Boyhood: Da Infância à Juventude. Foto: Reprodução

A vida já foi mais simples? Quando éramos crianças, quando não existia a internet, quando a cidade não era tão violenta, quando não usávamos smartphones, quando o Cid Moreira ainda apresentava o Jornal Nacional?

Tantas vezes, a nossa incapacidade de lidarmos com a complexidade das relações no presente e com a fineza e efemeridade dos nossos sentimentos nos leva para uma nostalgia hipócrita – a de pensar em um passado canonizado, branco, puro e simples. O mau é moderno e complica as coisas.

Pensar uma vida simples evoca uma série de clichês batidos e cansados, além de velhos como o próprio arcadismo: a casa de sapê, os pés no chão, o distanciamento social, os orgânicos, as flores, um paraíso ingênuo e perdido prestes a ser re-alcançado pela bagatela de um par de chinelos de couro, uma saia rodada e uma bata indiana. Para aqueles que moram em casas/caixas de concreto urbano e não tem sequer um copo cheio de terra a simplicidade ligada à vida no campo é tão fácil de se atingir quanto um apartamento de cobertura ou um carro do ano.

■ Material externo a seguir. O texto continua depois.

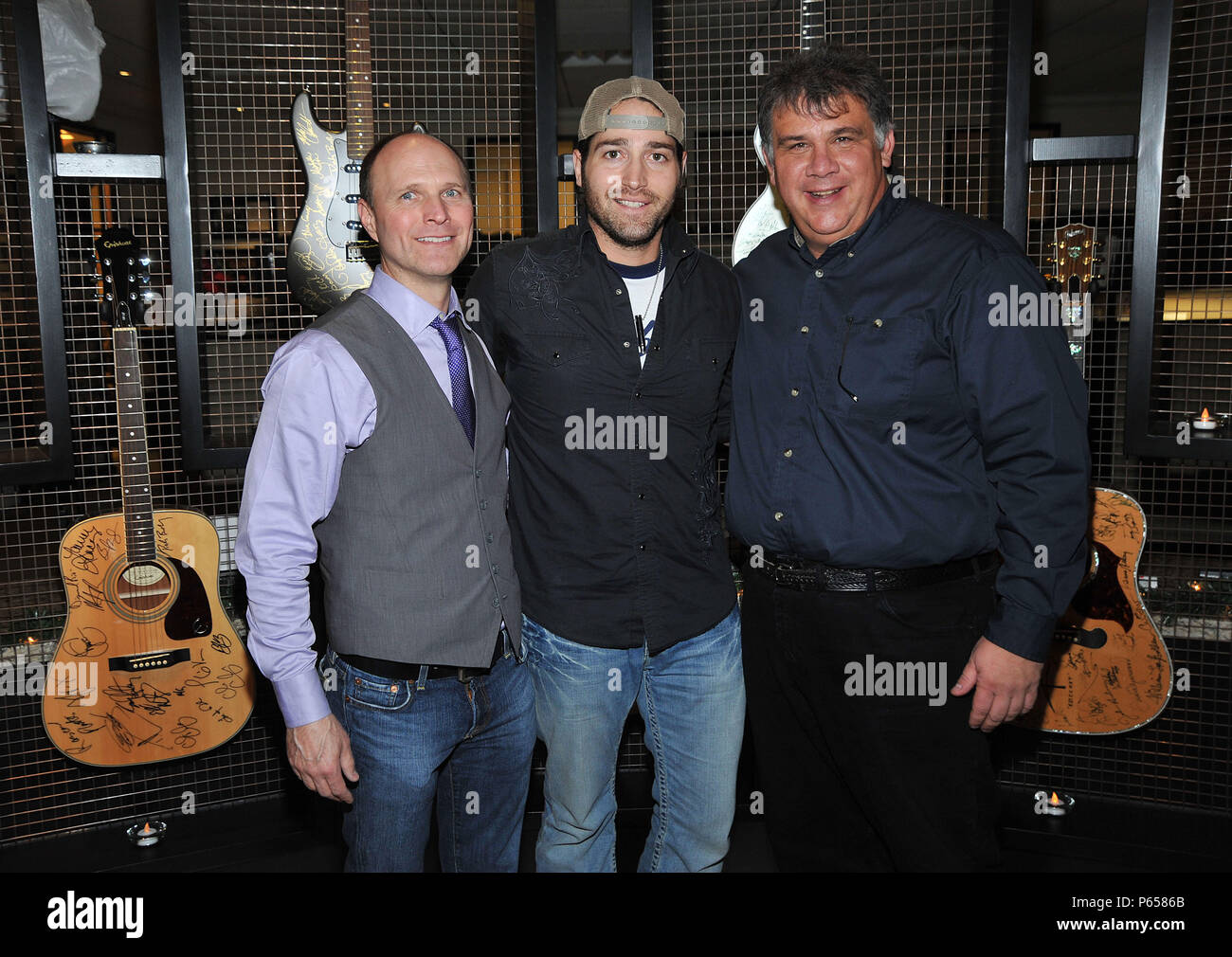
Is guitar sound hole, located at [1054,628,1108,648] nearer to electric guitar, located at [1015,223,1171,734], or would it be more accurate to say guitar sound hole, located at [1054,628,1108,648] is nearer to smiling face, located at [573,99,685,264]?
electric guitar, located at [1015,223,1171,734]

Close up nos olhos de Olive. Plano aéreo de câmera sobre o pequeno Mason. A rotina de Paterson. Personagens que exalam humanidade e que nos deixam com a pequena suspeita de que, ao desligarmos a tela ao final do filme, continuarão, normalmente, suas vidas e seus dias. Tão cheios de vicissitudes quanto os nossos pequenos cotidianos: a aparentemente interminável sucessão de horas do dia pontuada por pequenos folguedos, rasos dramas, muita espera e – o que há de se fazer – muita normalidade.

A simplicidade é simples. Não era mais real no passado. Não nos entala e atravanca a rotina com “jeitos de ser simples”, não nos exige cursos, lives, nove, doze, trinta ou quarenta passos, tal PDF ou aquela apostila. Somos nós que nos metemos guela abaixo, uma após outra, incontáveis maneiras de ser que não nos servem, não nos convêm, não nos preenchem e que não cabem no nosso orçamento.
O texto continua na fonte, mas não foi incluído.